Rosen? Ja, vielleicht sollte sie einen Strauss roter Rosen kaufen für den Arzt, auf dessen Vorplatz es passiert ist. Er hat Kornel Erste Hilfe geleistet, hat ihn ins Spital bringen lassen. Kornel hat noch drei Tage weitergelebt. Sie und die Kinder haben sich verabschieden können von ihm. Er hat es unterlassen, und jetzt kann er es nicht mehr. Sie hat ihm die schlaffe Hand gedrückt im Spital, ihm die nahende Geburt des zweiten Grosskindes ins Ohr geflüstert. Mit verkrampften Fingern über seine Unterarme gestreichelt. Schutzlos lagen sie da. Ihr Handrücken auf seinen eingefallenen Wangen. Einmal nur hat sie seinen Kopf in ihre Hände genommen und ihn lange auf den Mund geküsst.
Und dann, wenn alles vorbei ist, denkt Carlatina, Rosen für den Menschen, der ihr Kornel zum Abschied übergeben und ihn nicht sofort hat sterben lassen. Rosen!
Die Holztür des Aufbahrungsraumes knarrt, sie hat eine schwere Türklinke aus poliertem Messing. Carlatina tritt nach draussen, unschlüssig, ob sie nochmals zurückblicken soll in die rosa-grünliche Verschleierung. Durch die halb offene Tür schaut sie zurück, und es ist ihr, als würde Kornel seine Hand heben zum Gruss, zum letzten zwischen ihnen. Erschrocken wendet sie sich ab – es gibt kein Paradies – und lässt die Türe hinter sich ins Schloss fallen.

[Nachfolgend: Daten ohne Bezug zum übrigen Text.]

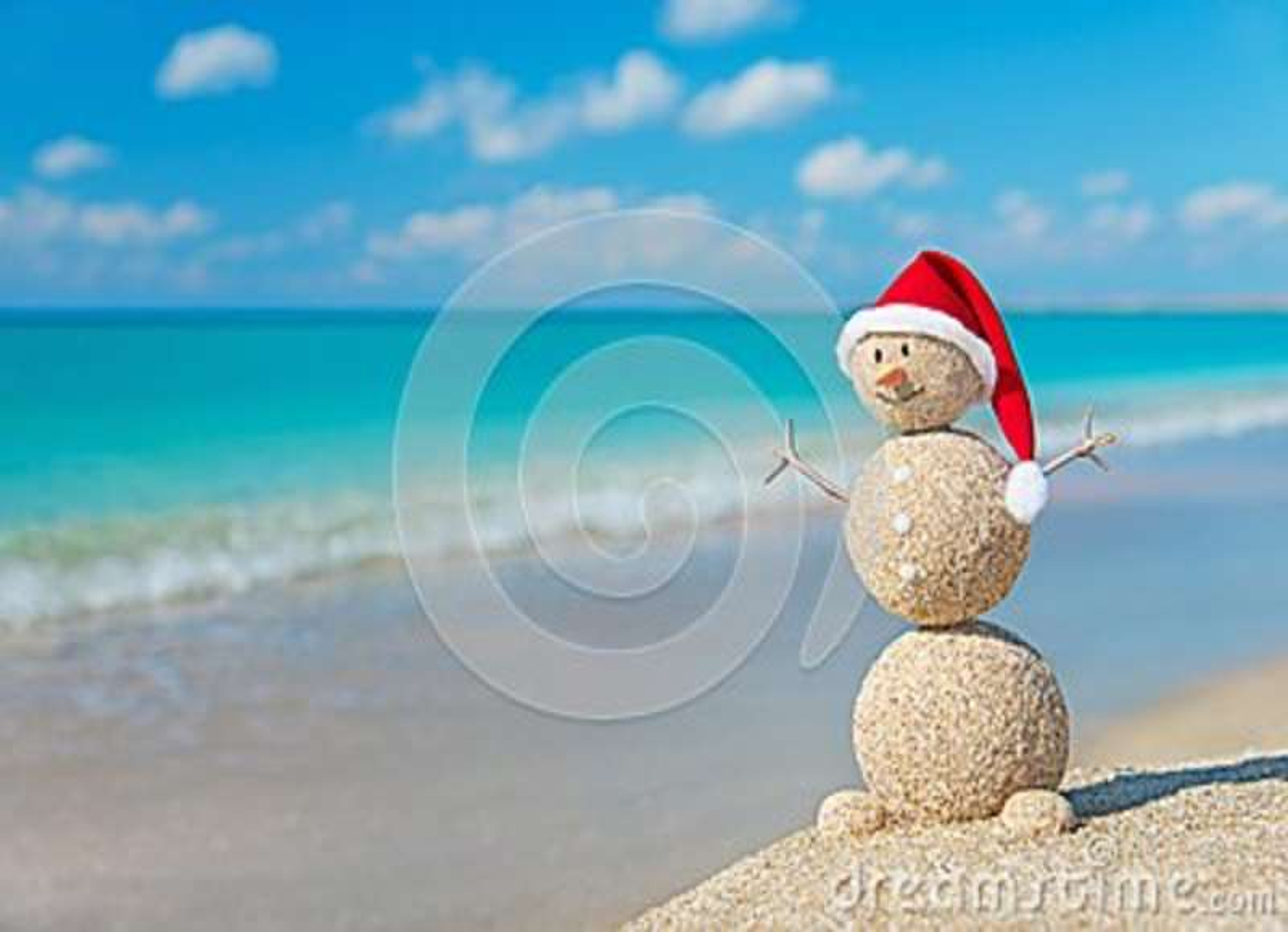 Christmas snowman in santa hat at tropical ocean beach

Am Himmel vier gleich geformte Wolkenwellen in einer Reihe, weiss vor stechend blauem Himmel. Die fünfte, zuhinterst, hat sich zu Schlieren und Fetzen verflüchtigt. Da weiss Carlatina Bescheid. Zum ersten Mal weint sie seit Kornels Tod.
Die Nacht ist da, bereit, Erinnerungen preiszugeben. Carlatina steht vor dem Spiegel. Glück! Müde, ihr Gesicht ist älter geworden, die Tränensäcke etwas weicher, schrumpeliger, und sie allein mit Kornel. Sein Kuss streift sie diesmal in den langen Haaren über dem rechten Ohr, auf der dünneren Haut über dem Jochbein. Die kleine Stelle, das bisschen Haut, das bisschen Haar scheinen sich Kornel entgegenzustrecken, blähen sich auf, werden weich und warm. Sie versuchen mehr zu bekommen. Dieses Heisse auf der kleinen umgrenzten Stelle, aufbewahren für kühlere Tage, denkt Carlatina. Das für einen Augenblick bestehende junge Verliebtsein zieht sie mit der Wolljacke abrupt aus. Gröbere Alltagsberührungen, T-Shirt ausziehen, Haarknäuel ausbürsten, Nachtcreme gegen das Alter einreiben, lösen seine Zärtlichkeit ab. Kornels Streifküsse sind so selten geworden, dass sie sich jedes Mal fragt, was wohl Besonderes vorgefallen ist, dass es für einen Kuss ausgereicht hat. Es war kein Geburtstag, kein vergessener Hochzeitstag, niemand war gestorben, kein Kind geboren worden.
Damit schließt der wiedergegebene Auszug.